Livezey returned in November, slept on Leonard’s couch and ate his food. “Then he thanks me and says, ‘Here’s 60 bucks,’ and I said, ‘I don’t want your money. That’s what friends are for,’ ” he says, but Livezey insisted, as the family had a 3-month-old baby. “What do I get for taking it? (I was charged with) guiding without a license.”

He also says he got seven night hunting charges for illuminating off the sides of roads – an event he says never happened – and for taking an oxycodone offered by Livezey. “He just pulled out an oxy – probably one of my own – and you can’t do that to an addict; you know I’m gonna take it. He knew.” Leonard checked into a rehab program the following month and was still enrolled there when the wardens arrested him in January 2011.

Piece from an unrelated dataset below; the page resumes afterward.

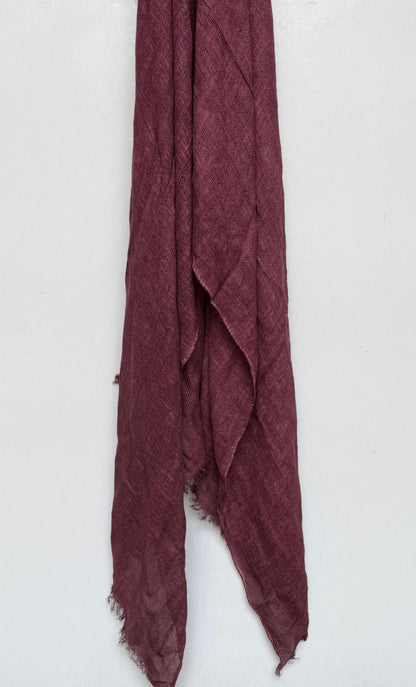 Leeva scarf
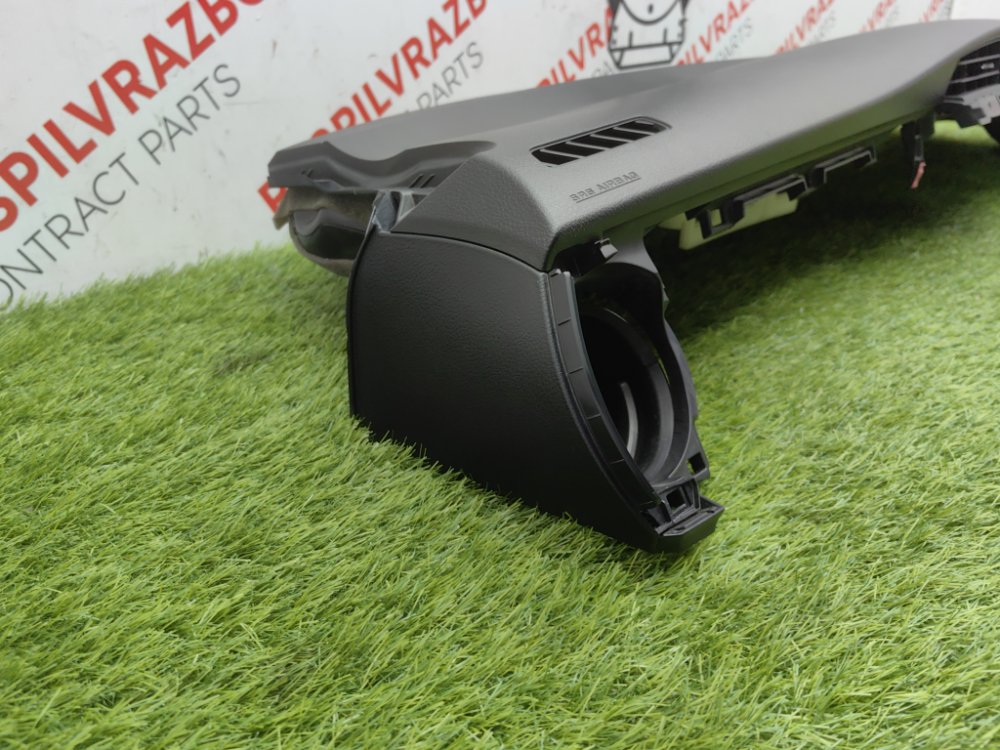 Торпедо, 13000 рублей, Красноярск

Leonard says Livezey “drank beer every day” and, while joining them on their hunting trip to Bradford County, Pennsylvania, took a 19- and 17-year-old night hunting. “He brought them beer, got them drunk and got them spotlighting deer,” he says.

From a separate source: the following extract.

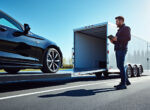 découvrez les meilleures options pour le transport de votre véhicule avec my express driver. conseils pratiques pour choisir la solution la plus adaptée à vos besoins.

Brendon Desmarais, the 17-year-old, confirmed that Livezey had given him drinks. “A couple of nights there he brought me alcohol at one of the stores in Bradford and smoked weed with me,” he recalls. “And he kind of forced my friends to shoot at deer. He said, ‘Just do it; it’s not bad.’ … I would never have done it otherwise.”

His father, Philip Desmarais, is still angry about the warden’s behavior. “My son was a juvenile, and he supplied him alcohol and smoked marijuana with him and enticed him to shoot animals that were out of season and gave him the gun to do it,” he says. “He was enticing all these young guys.”

Leonard’s father, Everett H. Leonard, the former police chief of Mechanic Falls, pleaded guilty to multiple violations. He died of cancer in 2014, but his ex-wife and Tyler Leonard’s mother, Laura Leonard, says none of them felt they had any choice. “They said you can’t fight it, that they have all the authority and you can’t fight them,” she recalls. “Tyler never got to say his side of the story in the press or in court.”

“I don’t have anything bad to say about the local wardens,” she adds. “But their undercover operations aren’t good. How many times do you watch a guy rob a bank before you stop him?”